## Belge:
········

ÇATIRTI, PATIRTI ve GÜMBÜRTÜ

ÇATIRTI, PATIRTI ve GÜMBÜRTÜ

İletigönderen Habip Hamza Erdem » Cmt Eyl 03, 2016 1:51

ÇATIRTI, PATIRTI ve GÜMBÜRTÜ
Rusya’nın, bağımsızlık ve egemenlik konularında, diğer ülkelere oranla kuşkusuz daha bir ‘ağırlığı’ var. O nedenle de, ‘Ey Amerika’ ya da ‘Ey Batı’ dediğinde, karşı tarafça, diğerlerine oranla çok daha fazla ‘dikkate alınmak’ durumunda.
Bu durumda, örneğin Rusya Dış İşleri Bakanı Lavrov; “Moskova’nın önerilerinden çoğu, jeopolitik alanda, kendi dışındakiler üzerinde egemenlik kurmak isteyen üst yöneticilerin bencilliği yüzünden görmezden geliniyor” dediğinde;
‘Ey Batı’ ya da ‘Ey Amerika’, başka ülkeler üzerinde kurmak istediğiniz egemenliği artık Rusya üzerinde kurmaktan vazgeçmelisiniz demek istemektedir.
Daha da önemlisi, sadece Rusya üzerinde değil, Rusya’nın dostları üzerinde de kuramazsınız demek istemektedir.
Suriye örneği, bu bakımdan oldukça açıklayıcıdır.
Kaldı ki, daha önce, Osetya ve Ukrayna’da buna nasıl ‘karşı koyabileceğini’ göstermiş bulunmaktadır.
Lavrov diyor ki; “Batılı ortaklarımız 90’lı yıllarda (Organization for Security and Co-operation in Europe- OSCE) düzeyinde önerilen güvenlik alanındaki sözlerini tutmamayı alışkanlık haline getirdiler. Bu koşullarda, artık ne Avrupa Birliği ne de NATO ve ABD ile eskisi gibi işbirliği yapmak olanağı kalmamaktadır.”
Yani ‘Ey Batı’ diyor Lavrov, eğer verdiğiniz sözleri tutmamaya devam ederseniz, biz de Rusya olarak artık size ‘öneri’ getirmekten çok, ‘kendi bildiğimizi’ yapmak zorunda kalırız.
Başka ne diyor Lavrov?
« Rusya ile Batı arasındaki ilişkilerde, önceki dönemdeki soğukluğa karşın Moskova Batı’ya sırtını dönmeyi düşünmemektadir. Şu koşulla ki, ilişkiler ‘eşitlik ilkesi’ temelinde kurulsun.. »
Artık bir yanda ‘Batı’ varsa, öte yanda da ‘Rusya vardır’ demek istiyor.
‘Tek kutuplu dünya’ sona ermiştir demek istiyor.
Bundan böyle, Birleşmiş Devletler (hani şu, yanlış bir biçimde Birleşmiş Milletler dediğimiz kurum)’in kuruluş sözleşmesinde yeralan ‘Her Devlet eşit hak ve ödevlere sahiptir’ ilkesi geçerli kılınmalıdır demek istiyor.

········

## Sağlanan Veriler:
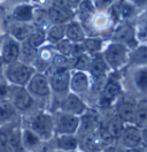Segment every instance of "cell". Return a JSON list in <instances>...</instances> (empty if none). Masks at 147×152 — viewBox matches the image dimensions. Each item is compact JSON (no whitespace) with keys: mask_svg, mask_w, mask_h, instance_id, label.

········

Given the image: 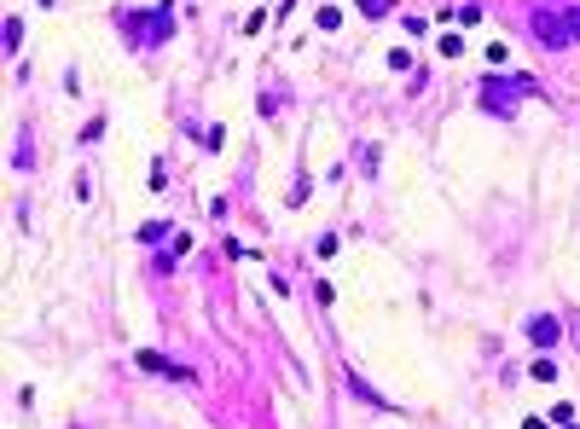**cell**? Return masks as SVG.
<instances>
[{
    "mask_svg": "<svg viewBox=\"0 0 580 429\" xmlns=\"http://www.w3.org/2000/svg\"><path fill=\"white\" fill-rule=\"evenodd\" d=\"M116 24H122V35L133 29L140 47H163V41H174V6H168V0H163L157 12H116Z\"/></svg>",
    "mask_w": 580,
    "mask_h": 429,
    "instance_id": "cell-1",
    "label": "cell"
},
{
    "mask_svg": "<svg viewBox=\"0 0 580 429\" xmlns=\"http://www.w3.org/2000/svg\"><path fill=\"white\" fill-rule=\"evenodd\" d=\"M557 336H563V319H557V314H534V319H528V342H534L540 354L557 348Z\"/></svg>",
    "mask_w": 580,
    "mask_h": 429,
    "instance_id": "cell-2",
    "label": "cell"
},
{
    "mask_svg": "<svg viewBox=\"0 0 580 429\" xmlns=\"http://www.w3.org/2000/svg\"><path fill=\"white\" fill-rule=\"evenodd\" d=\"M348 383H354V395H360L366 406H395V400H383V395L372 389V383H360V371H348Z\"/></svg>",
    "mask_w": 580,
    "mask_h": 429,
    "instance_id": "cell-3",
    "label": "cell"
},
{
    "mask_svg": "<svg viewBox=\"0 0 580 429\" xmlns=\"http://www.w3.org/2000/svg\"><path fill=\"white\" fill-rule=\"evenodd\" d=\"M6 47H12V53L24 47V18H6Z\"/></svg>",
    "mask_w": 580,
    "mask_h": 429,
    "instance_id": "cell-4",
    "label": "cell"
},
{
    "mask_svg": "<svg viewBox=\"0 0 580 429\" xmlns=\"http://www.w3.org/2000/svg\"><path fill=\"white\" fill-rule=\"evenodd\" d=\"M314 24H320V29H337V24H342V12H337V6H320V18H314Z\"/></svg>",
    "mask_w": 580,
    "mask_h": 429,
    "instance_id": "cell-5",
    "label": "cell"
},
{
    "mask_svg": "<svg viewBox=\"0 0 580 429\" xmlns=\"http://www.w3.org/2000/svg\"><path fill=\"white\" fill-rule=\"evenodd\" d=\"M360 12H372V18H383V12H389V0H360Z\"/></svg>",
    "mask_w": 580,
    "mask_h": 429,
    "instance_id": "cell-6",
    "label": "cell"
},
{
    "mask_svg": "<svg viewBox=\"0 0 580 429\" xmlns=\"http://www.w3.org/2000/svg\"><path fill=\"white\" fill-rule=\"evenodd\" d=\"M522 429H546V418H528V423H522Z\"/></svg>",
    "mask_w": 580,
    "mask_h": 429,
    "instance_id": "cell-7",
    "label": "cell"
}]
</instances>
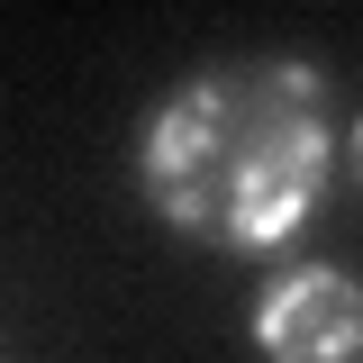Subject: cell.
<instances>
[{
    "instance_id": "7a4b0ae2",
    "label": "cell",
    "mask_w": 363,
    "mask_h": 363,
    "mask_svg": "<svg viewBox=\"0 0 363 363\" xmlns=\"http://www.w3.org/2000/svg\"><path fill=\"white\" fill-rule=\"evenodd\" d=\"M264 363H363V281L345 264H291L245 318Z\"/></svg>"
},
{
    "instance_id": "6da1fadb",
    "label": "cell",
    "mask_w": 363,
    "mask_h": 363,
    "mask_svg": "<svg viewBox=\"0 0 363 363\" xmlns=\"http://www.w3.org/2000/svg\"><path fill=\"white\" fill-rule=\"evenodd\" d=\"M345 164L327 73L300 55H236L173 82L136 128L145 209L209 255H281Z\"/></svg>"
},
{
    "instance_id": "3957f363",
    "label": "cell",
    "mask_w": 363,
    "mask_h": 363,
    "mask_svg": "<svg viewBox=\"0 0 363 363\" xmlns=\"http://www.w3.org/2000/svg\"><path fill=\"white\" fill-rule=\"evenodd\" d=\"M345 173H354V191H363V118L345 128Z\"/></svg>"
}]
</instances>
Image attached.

········

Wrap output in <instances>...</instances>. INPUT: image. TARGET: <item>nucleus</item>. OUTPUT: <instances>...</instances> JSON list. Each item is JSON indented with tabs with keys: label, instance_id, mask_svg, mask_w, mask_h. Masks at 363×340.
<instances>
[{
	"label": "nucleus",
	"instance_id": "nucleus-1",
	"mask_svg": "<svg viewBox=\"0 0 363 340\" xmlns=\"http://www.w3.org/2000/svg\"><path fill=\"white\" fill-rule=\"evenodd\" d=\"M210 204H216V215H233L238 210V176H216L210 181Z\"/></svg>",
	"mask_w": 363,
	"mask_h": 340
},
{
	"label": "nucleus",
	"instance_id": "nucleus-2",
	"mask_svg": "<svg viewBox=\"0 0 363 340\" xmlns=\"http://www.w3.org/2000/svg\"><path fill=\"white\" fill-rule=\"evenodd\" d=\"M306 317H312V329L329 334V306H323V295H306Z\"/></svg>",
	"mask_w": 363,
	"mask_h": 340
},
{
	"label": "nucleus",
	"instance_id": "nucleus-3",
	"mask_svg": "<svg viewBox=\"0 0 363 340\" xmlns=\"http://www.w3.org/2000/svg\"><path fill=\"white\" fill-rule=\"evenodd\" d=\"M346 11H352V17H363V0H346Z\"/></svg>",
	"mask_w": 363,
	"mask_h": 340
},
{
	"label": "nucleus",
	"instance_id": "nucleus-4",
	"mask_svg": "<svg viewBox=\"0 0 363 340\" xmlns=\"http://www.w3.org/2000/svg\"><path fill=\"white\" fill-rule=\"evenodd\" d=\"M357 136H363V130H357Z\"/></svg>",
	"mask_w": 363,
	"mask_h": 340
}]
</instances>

········

## Çözülecek Problemler:
• 1. Belgeye göre Batılı ortaklar, 90'lı yıllarda hangi kuruluş düzeyinde önerilen güvenlik sözlerini tutmamayı alışkanlık haline getirdi?
• 2. Aşağıdaki ifadelerin belgeyle uyuşup uyuşmadığını belirtin. Her biri için evet ya da hayır deyin ve kararı veren sözleri belgeden aynen alıntılayın.
(a) Lavrov, Rusya'nın Dış İşleri Bakanıdır.
(b) Rusya, Osetya ve Ukrayna'da nasıl karşı koyabileceğini daha önce göstermiştir.
(c) Lavrov'a göre Avrupa Birliği ile eskisi gibi işbirliği yapma olanağı sürmektedir.
• 3. Belgede "Lavrov diyor ki;" diye başlayan paragrafı lütfen ana bilgilerini koruyarak daha kısa biçimde yeniden yazın.

## Alıştırma Sonuçları:
• 1. Avrupa Güvenlik ve İşbirliği Teşkilatı (Organization for Security and Co-operation in Europe, OSCE) düzeyinde önerilen sözleri.

• 2.
(a) Evet: "Rusya Dış İşleri Bakanı Lavrov"
(b) Evet: "daha önce, Osetya ve Ukrayna’da buna nasıl ‘karşı koyabileceğini’ göstermiş bulunmaktadır"
(c) Hayır: "artık ne Avrupa Birliği ne de NATO ve ABD ile eskisi gibi işbirliği yapmak olanağı kalmamaktadır"

• 3. Lavrov'a göre Batılı ortaklar, 90'lı yıllarda OSCE düzeyinde önerilen güvenlik sözlerini tutmamayı alışkanlık edindi. Bu yüzden artık Avrupa Birliği, NATO ve ABD ile eskisi gibi işbirliği yapmak mümkün değil.